• [SHORT PROBLEM 1]
In the homebrew forum thread, how many grams of chopped jalapenos went into the boil for the chilli beer?

On the topic of chilli beers...I made one last year using extract, 20g PoR @ 60min, 20g Tettnanger @ 15min + 10g @ flameout, and 100g of chopped jalapenos in the boil @ 30min. Jalapenos were strained out while pouring into fermenter. After a month it was quite nice, not spicy but had a good, asiatic feel to it - it went beautifully with mexican or stirfry dishes! I used around 35-3700g LDME in the boil.

Try it sometime, its a good beer but doesn't keep long so maybe only do a half batch.

Cheers - boingk


----------



## BrewerDave (24/5/08)

boingk said:


> I'd be tempted to do the following:
> 
> Cascade Choc-Mohogany Porter tin [or favourite],
> 1kg liquid chocolate malt,
> ...



Alright. I'll have a crack at that one . Thanks boingk, I've been wanting to do a porter for a while now.


----------



## boingk (24/5/08)

Easy as - I'd replace the yeast with a sachet of S-04 though...the Cascade yeast is pretty cruddy IMHO. I've used US-05 in a porter before however, and it came out quite well with a very clean crisp taste, not as mellow as the same recipe I used S-04 for. If you've got stock Coopers yeast lying around from a previous can of goop I'd use that over the Cascade if you don't want to buy the other. Its up to you!

Cheers - boingk


----------



## BrewerDave (24/5/08)

boingk said:


> Easy as - I'd replace the yeast with a sachet of S-04 though...the Cascade yeast is pretty cruddy IMHO. I've used US-05 in a porter before however, and it came out quite well with a very clean crisp taste, not as mellow as the same recipe I used S-04 for. If you've got stock Coopers yeast lying around from a previous can of goop I'd use that over the Cascade if you don't want to buy the other. Its up to you!

Items from a dataset:

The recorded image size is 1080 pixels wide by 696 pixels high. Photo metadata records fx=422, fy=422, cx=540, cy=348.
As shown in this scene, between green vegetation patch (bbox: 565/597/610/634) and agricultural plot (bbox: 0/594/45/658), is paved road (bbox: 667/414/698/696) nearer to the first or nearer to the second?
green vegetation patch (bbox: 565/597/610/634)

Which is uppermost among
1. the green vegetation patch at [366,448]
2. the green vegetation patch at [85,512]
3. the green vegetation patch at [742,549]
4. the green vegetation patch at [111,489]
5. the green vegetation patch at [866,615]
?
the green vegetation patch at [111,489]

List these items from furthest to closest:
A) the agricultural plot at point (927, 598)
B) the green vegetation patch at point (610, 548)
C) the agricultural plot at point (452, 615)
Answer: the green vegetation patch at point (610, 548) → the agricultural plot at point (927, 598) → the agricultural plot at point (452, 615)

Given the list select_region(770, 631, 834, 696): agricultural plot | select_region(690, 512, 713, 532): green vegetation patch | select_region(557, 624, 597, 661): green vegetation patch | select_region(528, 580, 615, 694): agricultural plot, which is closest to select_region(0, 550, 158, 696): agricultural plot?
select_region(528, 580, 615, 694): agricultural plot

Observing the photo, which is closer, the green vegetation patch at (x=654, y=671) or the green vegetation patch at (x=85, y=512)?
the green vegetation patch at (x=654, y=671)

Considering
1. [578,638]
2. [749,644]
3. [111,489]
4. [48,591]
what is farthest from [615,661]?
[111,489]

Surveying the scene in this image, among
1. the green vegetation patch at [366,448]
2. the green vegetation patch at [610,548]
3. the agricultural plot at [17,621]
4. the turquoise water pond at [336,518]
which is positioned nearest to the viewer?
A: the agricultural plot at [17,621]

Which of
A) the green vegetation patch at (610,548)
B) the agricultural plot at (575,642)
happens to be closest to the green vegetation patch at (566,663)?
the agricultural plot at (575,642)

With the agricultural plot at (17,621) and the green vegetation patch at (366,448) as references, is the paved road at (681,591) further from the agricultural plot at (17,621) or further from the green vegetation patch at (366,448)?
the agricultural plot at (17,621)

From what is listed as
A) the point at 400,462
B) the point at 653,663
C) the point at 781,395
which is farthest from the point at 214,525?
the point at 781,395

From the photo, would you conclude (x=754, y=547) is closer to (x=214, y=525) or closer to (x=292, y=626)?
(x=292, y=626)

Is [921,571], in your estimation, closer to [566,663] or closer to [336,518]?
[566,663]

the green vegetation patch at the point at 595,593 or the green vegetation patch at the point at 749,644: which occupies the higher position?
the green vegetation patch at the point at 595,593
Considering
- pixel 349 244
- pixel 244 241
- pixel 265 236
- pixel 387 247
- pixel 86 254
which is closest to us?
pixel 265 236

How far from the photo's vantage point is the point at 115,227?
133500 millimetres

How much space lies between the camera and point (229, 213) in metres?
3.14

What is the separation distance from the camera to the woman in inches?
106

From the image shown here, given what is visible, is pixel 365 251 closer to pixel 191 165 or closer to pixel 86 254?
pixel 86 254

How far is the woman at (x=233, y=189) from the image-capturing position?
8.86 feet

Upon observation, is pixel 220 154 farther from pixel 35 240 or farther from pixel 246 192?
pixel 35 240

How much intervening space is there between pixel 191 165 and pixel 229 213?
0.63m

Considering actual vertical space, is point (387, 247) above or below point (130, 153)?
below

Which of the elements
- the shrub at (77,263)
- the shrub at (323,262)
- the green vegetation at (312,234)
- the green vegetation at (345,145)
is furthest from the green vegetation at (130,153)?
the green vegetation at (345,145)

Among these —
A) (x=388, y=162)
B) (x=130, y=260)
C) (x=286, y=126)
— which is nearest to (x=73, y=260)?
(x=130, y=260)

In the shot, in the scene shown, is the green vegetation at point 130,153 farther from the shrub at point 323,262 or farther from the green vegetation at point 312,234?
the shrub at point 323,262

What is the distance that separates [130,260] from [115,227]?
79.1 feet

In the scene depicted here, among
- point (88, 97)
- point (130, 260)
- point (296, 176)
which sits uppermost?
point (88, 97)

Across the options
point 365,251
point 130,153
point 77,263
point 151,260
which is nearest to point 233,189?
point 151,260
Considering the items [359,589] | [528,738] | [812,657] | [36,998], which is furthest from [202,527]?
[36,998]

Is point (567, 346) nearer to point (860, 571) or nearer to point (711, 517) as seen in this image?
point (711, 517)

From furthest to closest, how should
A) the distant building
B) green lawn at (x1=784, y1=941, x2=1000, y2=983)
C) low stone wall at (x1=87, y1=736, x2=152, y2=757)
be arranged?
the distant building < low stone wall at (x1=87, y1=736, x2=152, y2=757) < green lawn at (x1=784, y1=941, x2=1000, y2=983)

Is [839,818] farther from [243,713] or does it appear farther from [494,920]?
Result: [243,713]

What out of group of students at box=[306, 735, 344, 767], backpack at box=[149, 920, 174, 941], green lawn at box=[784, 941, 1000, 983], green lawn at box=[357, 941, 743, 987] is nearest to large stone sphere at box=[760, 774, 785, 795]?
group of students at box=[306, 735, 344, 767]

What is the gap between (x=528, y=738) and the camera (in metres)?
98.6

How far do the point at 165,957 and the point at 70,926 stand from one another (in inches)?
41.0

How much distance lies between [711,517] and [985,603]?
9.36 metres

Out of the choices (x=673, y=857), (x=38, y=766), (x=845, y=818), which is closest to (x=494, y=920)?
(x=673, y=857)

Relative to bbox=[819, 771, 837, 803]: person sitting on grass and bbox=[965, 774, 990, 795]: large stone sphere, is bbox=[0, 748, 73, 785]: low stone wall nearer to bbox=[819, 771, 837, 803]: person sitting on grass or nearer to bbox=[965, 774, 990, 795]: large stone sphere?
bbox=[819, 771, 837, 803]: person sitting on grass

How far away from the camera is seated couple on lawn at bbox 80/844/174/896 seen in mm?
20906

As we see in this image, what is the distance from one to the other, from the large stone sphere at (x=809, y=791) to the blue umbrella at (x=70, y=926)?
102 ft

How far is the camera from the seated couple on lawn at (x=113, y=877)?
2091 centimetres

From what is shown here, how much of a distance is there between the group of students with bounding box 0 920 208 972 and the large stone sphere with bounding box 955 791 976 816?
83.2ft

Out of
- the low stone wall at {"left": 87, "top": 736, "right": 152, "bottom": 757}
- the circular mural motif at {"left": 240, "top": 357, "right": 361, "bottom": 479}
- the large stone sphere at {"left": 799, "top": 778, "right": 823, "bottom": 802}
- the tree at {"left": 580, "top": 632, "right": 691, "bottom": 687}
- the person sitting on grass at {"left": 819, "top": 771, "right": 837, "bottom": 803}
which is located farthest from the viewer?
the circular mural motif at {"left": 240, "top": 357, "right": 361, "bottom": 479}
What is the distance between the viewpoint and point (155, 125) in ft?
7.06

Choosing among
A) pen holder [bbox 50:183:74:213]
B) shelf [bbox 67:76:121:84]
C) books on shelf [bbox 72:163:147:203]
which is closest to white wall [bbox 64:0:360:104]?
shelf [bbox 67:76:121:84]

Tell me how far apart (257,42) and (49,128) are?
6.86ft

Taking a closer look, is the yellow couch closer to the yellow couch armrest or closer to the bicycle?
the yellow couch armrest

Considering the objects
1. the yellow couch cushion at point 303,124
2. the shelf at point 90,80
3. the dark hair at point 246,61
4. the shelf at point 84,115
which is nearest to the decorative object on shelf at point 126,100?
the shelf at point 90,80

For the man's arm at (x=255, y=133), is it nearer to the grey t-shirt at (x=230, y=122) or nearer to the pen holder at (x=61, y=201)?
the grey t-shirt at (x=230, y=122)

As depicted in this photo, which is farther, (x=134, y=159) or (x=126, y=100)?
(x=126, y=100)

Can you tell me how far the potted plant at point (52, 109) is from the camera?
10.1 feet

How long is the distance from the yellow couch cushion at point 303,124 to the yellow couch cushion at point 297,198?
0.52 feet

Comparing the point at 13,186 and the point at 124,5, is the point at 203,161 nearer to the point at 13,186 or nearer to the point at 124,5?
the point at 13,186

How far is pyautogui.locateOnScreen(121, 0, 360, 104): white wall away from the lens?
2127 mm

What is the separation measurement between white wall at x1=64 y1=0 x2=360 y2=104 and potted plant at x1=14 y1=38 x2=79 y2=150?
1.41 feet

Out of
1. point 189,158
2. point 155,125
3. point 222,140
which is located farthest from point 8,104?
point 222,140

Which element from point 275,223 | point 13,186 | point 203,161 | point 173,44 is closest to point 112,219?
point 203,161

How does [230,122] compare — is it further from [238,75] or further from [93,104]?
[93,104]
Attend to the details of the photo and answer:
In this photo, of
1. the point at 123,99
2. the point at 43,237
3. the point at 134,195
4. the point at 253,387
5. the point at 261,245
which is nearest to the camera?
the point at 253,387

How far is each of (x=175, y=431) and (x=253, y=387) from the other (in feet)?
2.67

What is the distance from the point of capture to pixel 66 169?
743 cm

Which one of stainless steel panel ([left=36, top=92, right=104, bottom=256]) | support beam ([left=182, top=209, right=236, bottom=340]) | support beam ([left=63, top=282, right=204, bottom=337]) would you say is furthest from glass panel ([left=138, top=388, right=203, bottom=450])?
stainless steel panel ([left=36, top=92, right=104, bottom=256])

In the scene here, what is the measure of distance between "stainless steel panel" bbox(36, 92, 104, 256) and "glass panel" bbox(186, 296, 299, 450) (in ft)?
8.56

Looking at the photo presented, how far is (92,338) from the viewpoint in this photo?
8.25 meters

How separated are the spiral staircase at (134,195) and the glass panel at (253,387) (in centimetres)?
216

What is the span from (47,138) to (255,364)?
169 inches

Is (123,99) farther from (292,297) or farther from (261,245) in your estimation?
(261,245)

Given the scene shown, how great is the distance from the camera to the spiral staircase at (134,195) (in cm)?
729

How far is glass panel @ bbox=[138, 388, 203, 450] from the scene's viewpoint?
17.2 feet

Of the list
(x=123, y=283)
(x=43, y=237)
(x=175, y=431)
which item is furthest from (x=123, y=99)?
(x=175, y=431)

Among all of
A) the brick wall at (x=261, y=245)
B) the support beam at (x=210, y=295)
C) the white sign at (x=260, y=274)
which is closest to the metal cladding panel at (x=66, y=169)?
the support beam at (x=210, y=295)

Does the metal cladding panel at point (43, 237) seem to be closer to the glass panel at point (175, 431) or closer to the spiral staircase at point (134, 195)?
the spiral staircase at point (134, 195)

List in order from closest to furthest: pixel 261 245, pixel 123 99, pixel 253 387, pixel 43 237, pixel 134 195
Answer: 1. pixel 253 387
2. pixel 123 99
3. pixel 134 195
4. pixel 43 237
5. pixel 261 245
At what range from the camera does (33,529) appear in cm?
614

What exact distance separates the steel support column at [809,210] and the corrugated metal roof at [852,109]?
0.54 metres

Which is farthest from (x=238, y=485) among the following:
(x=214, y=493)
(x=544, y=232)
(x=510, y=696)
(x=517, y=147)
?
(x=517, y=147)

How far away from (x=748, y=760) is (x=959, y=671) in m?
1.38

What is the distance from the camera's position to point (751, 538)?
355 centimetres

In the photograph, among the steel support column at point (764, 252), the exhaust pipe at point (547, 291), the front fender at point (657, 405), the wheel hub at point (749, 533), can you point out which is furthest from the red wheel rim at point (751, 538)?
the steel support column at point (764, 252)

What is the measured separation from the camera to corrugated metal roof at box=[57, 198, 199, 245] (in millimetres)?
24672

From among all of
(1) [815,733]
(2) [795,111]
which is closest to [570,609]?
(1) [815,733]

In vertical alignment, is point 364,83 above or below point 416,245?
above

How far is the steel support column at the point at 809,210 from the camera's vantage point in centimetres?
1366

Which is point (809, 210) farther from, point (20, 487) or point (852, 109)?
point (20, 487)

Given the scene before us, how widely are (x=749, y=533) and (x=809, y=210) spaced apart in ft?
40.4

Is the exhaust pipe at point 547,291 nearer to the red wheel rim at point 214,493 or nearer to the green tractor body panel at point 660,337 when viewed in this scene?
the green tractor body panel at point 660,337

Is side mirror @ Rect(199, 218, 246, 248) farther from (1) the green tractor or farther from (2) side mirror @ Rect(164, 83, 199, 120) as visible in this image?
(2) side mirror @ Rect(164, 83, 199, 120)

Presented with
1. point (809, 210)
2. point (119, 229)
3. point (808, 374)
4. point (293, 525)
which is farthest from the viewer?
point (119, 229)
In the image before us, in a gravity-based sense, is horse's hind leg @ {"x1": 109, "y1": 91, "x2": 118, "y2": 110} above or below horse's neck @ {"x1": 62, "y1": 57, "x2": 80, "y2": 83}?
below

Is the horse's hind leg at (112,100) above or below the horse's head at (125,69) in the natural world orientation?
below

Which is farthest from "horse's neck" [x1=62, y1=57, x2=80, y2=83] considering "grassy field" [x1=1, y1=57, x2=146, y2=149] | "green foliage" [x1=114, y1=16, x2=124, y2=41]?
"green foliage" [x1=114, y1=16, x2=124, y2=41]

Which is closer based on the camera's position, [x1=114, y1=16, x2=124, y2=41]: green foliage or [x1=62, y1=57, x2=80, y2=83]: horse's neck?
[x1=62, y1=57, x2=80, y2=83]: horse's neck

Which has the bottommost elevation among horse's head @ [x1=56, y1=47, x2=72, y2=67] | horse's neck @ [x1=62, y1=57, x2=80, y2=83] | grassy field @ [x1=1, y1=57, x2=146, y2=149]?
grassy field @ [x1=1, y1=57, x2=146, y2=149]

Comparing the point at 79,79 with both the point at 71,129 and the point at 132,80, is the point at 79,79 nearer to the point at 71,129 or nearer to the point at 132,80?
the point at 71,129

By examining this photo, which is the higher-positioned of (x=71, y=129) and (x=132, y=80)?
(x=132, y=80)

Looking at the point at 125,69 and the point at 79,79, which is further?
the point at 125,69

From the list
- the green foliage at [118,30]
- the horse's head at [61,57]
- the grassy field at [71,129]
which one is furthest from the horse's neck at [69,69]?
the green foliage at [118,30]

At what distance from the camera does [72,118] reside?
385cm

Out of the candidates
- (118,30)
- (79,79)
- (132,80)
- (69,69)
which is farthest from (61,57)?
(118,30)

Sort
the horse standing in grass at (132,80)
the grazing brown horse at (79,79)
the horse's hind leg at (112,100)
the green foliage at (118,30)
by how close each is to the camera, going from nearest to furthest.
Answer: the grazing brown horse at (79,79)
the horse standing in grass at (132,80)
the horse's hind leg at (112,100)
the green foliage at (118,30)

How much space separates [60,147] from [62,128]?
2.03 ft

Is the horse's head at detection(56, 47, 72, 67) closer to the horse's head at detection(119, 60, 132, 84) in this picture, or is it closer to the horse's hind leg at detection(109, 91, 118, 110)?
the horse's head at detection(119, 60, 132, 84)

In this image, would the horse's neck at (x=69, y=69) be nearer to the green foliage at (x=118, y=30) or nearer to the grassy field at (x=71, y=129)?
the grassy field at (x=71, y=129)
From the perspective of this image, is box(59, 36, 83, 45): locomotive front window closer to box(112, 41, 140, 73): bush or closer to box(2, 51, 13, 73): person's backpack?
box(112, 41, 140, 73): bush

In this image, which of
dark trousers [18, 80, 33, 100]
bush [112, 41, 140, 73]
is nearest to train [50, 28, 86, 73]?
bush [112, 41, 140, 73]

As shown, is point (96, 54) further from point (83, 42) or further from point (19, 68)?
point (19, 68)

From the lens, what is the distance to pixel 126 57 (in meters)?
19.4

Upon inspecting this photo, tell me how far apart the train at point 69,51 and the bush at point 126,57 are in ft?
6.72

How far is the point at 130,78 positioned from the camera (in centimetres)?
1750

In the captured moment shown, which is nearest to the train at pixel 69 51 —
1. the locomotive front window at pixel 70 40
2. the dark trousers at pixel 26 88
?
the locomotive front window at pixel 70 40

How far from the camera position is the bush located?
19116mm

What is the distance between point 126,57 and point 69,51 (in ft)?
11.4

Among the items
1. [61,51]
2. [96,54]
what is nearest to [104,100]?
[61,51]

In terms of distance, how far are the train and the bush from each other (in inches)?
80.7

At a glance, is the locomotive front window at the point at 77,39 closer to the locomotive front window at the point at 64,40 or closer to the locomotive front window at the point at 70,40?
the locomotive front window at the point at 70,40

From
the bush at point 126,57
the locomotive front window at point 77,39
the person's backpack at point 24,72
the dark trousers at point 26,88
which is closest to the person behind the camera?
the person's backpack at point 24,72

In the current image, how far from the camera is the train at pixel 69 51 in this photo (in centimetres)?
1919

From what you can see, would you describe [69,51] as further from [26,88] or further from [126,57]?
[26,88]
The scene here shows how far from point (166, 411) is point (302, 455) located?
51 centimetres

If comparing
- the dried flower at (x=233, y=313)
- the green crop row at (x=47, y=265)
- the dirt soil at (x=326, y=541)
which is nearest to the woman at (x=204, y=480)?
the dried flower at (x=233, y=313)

• [SHORT PROBLEM 2]
In the records, take the lines from the line with "Across the options" up to and including the line with "Result: [243,713]". Write them out again with "nearer" switched to "closer" and everything else unchanged.

• [TASK RESULT 1]
100g

• [TASK RESULT 2]
Across the options
point 365,251
point 130,153
point 77,263
point 151,260
which is nearest to point 233,189?
point 151,260
Considering the items [359,589] | [528,738] | [812,657] | [36,998], which is furthest from [202,527]?
[36,998]

Is point (567, 346) closer to point (860, 571) or closer to point (711, 517) as seen in this image?
point (711, 517)

From furthest to closest, how should
A) the distant building
B) green lawn at (x1=784, y1=941, x2=1000, y2=983)
C) low stone wall at (x1=87, y1=736, x2=152, y2=757)
be arranged?
the distant building < low stone wall at (x1=87, y1=736, x2=152, y2=757) < green lawn at (x1=784, y1=941, x2=1000, y2=983)

Is [839,818] farther from [243,713] or does it appear farther from [494,920]?
Result: [243,713]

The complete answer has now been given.